2025/03/07 18:59:08 INFO mlflow.tracking.fluent: Experiment with name 'SMS_Spam_Classification' does not exist. Creating a new experiment.


Model Logistic_Regression logged with AUCPR: 0.9585




Model Random_Forest logged with AUCPR: 0.9723




Model XGBoost logged with AUCPR: 0.9471


In [3]:
for model_name, run_id in run_ids.items():
    # Load the model
    model_uri = f"runs:/{run_id}/{model_name}"
    loaded_model = mlflow.sklearn.load_model(model_uri)

    # Evaluate the model
    y_probs = loaded_model.predict_proba(X_test)[:, 1]
    aucpr = average_precision_score(y_test, y_probs)

    print(f"Loaded Model {model_name} (Run ID: {run_id}) -> AUCPR: {aucpr:.4f}")

Loaded Model Logistic_Regression (Run ID: 37d9ba332ec54e75a33bceb1ca31734e) -> AUCPR: 0.9585
Loaded Model Random_Forest (Run ID: 45ff8afdbea947589ea28a7b2ac46785) -> AUCPR: 0.9723
Loaded Model XGBoost (Run ID: 1c805ceac792478cb209f660a18a3fd4) -> AUCPR: 0.9471




In this notebook, we performed the following steps to train machine learning models and track experiments:

### **1. Loading and Preprocessing the Data**
- The training and test datasets (`train.csv` and `test.csv`) were loaded using `pandas`.
- The target variable (`Label`) was encoded:
  - `ham` → \( 0 \)
  - `spam` → \( 1 \)
- The text data (`Message`) was converted into numerical features using **TF-IDF Vectorization**:
  - The `TfidfVectorizer` from `scikit-learn` was used to create a sparse matrix of TF-IDF features.
  - The maximum number of features was set to 5000.
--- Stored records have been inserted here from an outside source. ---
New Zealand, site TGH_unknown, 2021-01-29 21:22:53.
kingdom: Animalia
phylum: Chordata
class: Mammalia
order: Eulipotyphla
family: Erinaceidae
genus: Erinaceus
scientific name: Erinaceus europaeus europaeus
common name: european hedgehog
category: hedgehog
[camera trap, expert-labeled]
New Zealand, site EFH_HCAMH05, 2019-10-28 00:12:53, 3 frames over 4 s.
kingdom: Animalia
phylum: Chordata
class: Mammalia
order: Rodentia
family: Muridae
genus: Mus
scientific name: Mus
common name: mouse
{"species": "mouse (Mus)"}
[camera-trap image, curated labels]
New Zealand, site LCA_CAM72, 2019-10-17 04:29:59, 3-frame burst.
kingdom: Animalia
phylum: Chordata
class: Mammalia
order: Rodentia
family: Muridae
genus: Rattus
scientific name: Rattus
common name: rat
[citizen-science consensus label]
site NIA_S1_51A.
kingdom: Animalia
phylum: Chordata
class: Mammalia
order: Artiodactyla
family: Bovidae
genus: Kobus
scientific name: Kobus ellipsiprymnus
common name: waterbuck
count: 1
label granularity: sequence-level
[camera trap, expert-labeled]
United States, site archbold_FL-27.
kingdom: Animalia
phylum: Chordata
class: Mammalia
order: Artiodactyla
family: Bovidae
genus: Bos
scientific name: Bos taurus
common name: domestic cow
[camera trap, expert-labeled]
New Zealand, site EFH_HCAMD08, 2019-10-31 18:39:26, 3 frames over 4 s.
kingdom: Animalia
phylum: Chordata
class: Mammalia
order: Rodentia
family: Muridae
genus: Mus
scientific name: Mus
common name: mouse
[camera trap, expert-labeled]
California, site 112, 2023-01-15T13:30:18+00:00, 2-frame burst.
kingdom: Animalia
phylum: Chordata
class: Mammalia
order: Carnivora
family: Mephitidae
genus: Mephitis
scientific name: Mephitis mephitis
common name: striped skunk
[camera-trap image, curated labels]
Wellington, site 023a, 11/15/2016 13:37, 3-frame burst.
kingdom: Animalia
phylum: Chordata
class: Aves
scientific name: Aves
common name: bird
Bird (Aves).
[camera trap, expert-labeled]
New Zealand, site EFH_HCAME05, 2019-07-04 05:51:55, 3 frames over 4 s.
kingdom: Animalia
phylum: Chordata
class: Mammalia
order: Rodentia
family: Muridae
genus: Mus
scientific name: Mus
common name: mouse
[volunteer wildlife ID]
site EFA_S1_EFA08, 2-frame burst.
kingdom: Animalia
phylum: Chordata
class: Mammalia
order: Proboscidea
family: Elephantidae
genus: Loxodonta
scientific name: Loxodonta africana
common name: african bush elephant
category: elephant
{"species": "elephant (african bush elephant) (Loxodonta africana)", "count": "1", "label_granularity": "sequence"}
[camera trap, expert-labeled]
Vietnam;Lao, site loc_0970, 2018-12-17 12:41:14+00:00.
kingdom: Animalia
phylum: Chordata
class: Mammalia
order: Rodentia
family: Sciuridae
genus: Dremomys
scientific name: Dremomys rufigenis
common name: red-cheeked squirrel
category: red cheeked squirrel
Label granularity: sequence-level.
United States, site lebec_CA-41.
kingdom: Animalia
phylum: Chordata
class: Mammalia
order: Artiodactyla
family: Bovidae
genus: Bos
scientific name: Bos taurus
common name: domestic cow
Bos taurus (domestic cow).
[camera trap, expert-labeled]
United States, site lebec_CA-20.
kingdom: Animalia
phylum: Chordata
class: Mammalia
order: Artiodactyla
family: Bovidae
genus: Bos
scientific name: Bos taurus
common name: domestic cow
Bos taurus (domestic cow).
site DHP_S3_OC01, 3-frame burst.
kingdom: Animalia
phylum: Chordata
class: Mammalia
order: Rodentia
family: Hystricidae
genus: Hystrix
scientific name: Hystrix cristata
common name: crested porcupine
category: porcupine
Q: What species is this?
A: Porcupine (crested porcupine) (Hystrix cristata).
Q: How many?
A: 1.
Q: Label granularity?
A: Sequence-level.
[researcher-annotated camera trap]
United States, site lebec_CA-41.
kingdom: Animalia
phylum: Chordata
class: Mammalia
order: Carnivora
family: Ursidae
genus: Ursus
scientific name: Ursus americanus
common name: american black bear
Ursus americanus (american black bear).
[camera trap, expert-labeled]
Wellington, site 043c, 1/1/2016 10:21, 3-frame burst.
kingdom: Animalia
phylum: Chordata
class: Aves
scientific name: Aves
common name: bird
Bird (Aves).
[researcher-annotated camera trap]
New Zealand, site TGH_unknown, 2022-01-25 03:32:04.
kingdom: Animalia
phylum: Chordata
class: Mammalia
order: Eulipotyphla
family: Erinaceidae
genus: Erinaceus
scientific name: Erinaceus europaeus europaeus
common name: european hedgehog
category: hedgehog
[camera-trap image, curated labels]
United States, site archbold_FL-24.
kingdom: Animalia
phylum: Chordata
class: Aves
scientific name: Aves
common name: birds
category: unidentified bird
### **2. Training Machine Learning Models**
- Three machine learning models were trained:
  1. **Logistic Regression**:
     - A linear model for binary classification.
  2. **Random Forest**:
     - An ensemble model using 100 decision trees.
  3. **XGBoost**:
     - A gradient boosting model optimized for performance.

### **3. Tracking Experiments with MLflow**
- **MLflow** was used to track experiments and log:
  - **Parameters**: Model type (e.g., `Logistic_Regression`).
  - **Metrics**: AUCPR (Area Under the Precision-Recall Curve).
  - **Artifacts**: Trained models.
- The experiments were stored in a local directory (`mlruns`).

### **4. Evaluating Model Performance**
- The models were evaluated using the **AUCPR** metric:
  - **Logistic Regression**: AUCPR = 0.9585
  - **Random Forest**: AUCPR = 0.9723
  - **XGBoost**: AUCPR = 0.9471
- The **Random Forest** model performed the best with the highest AUCPR.

### **5. Loading and Re-evaluating Models**
- The trained models were loaded using MLflow and re-evaluated on the test set to ensure consistency.

### **Key Takeaways**
- The **Random Forest** model achieved the best performance on the test set.
- Using MLflow allowed us to track experiments, log metrics, and store models for reproducibility.
- The trained models can now be deployed for inference or further fine-tuning.

---

This concludes the model training and experiment tracking process. The trained models are now ready for deployment or further analysis.